While the new tuple t reaches sliding window, RSLK-anonymous algorithm searches the specialized tree to determine the most specific generalized node g containing t based on P > 0. If g is a work node, the tuple t is anonymized with g based on g.disease < c and L > 0, which ensures the diversity of “diseases” of sensitive attributes and outputs them immediately. Otherwise, g is a candidate node, and t is stored in FS (g) until FS (g) meet the requirements of k-anonymity of definition 2, then output all tuples in FS (g), and candidate node g will become a working node.

5 Experiment Result

This experiment is performed on a PC (Windows 10, Intel Core i5 2.4 GHz CPU)and 4 GB main memory. The algorithm is implemented in Visual C++ 6.0. Each experiment was tested 10 times, and the average value of ten experiments was obtained.

In the experiment, adult census data sets from UC Irvine machine learning repository are used [14, 15]. The database has been used by many researchers and has become a benchmark in the field of data privacy.
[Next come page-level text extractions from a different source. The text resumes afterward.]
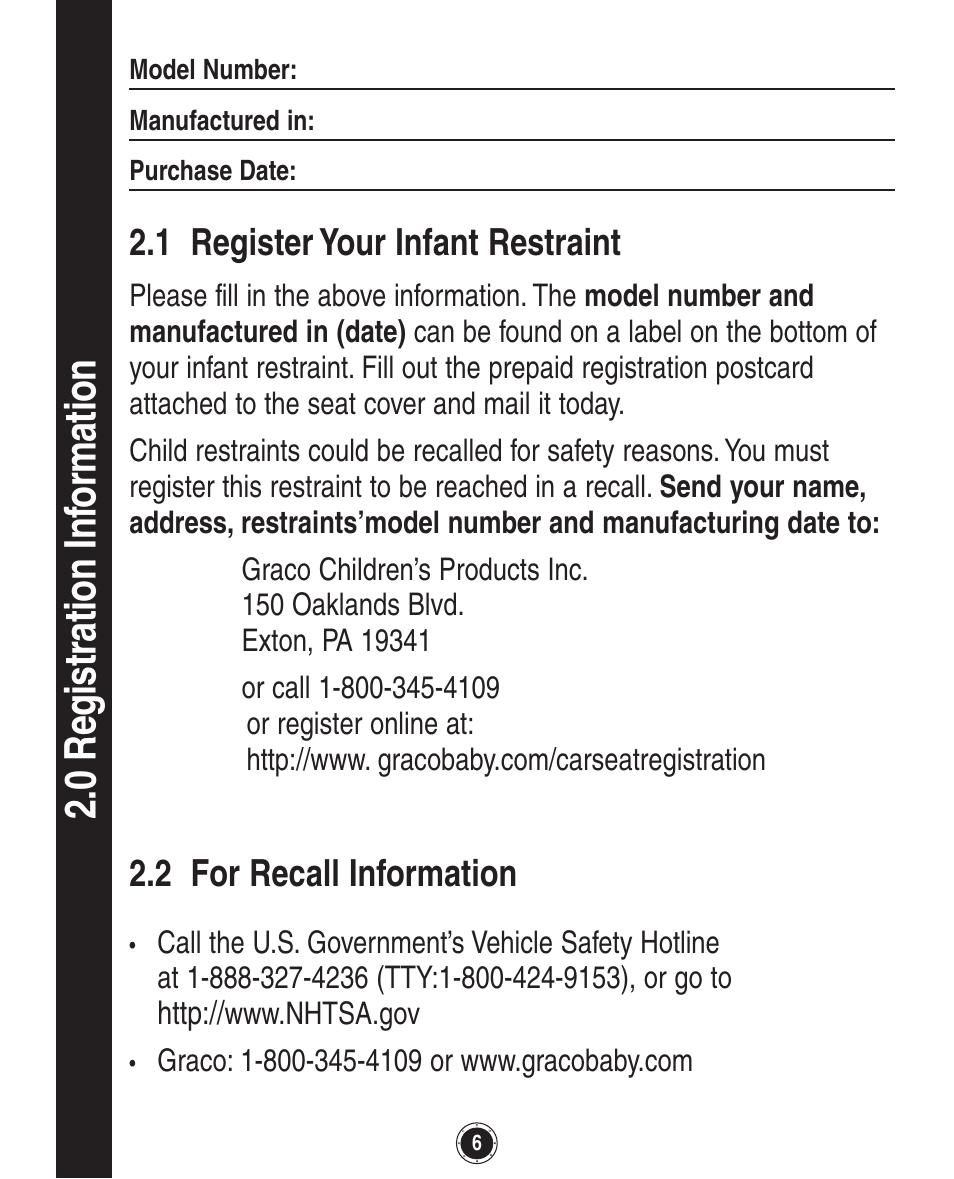 2.0 Registration Information

Model Number:

Manufactured in:

Purchase Date:

2.1 Register Your Infant Restraint

Please fill in the above information. The model number and manufactured in (date) can be found on a label on the bottom of your infant restraint. Fill out the prepaid registration postcard attached to the seat cover and mail it today.

Child restraints could be recalled for safety reasons. You must register this restraint to be reached in a recall. Send your name, address, restraints'model number and manufacturing date to:

Graco Children's Products Inc.
150 Oaklands Blvd.
Exton, PA 19341

or call 1-800-345-4109
or register online at:
http://www. gracobaby.com/carseatregistration

2.2 For Recall Information

• Call the U.S. Government's Vehicle Safety Hotline at 1-888-327-4236 (TTY:1-800-424-9153), or go to http://www.NHTSA.gov

• Graco: 1-800-345-4109 or www.gracobaby.com

6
The race, occupation, age, gender and ZIP of adults are regarded as quasi identifier (QI), and the “disease” column is added as the sensitive attribute composed of {influenza, lung cancer, shortness of breath, obesity, breast cancer, AIDS}.
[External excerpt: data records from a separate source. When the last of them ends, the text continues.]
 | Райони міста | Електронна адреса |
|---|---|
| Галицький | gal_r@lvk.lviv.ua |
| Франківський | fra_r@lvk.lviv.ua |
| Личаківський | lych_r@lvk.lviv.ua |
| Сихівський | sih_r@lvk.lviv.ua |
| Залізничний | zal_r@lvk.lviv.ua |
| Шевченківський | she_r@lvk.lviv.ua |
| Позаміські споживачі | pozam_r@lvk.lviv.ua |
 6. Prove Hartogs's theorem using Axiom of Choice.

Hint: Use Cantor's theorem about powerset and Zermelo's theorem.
10000 tuples were randomly selected from adults as sliding window, and disease values were randomly assigned to each tuple based on basic medical knowledge.

5.1 Effective Time

Figure 2 shows the advantages of RSLK anonymous algorithm. The algorithm makes data publishing available and efficient by using c (the weight of sensitive attributes). From the experimental diagram, we can see that the larger the value of c, the more effective the running time is. This is because c represents the weight of sensitive attributes, and the data is anonymous through tuples, which can ensure the effective output of data and efficient and useful.

Fig. 2.
figure 2

Comparison of effective time when c changes

Fig. 3.
figure 3

Comparison of running time when the number of tuples changes

5.2 Running Time

As shown in Fig. 3, the running time increases with tuples numbers in the sliding window, since more time is needed by the algorithm to calculate and search tuples in the rule tree satisfying the anonymity condition. Because the computation level of tuples satisfying the anonymity condition increases, the running time increases with the increase of k value.

6 Conclusion

The main contribution of this paper is to put forward RSLK anonymity algorithm to avoid privacy leakage when stream data is published. The main thought is to anonymously process the background knowledge of stream data set in sliding window based on relation and sensitivity matrix. It can effectively defense the background knowledge attack and homogeneity attack in the process of stream data output, and solve the diversity of sensitive attributes. It’s shown in the experimental results that RSLK algorithm is practical, effective and efficient, and its performance is better than that of k anonymous algorithm.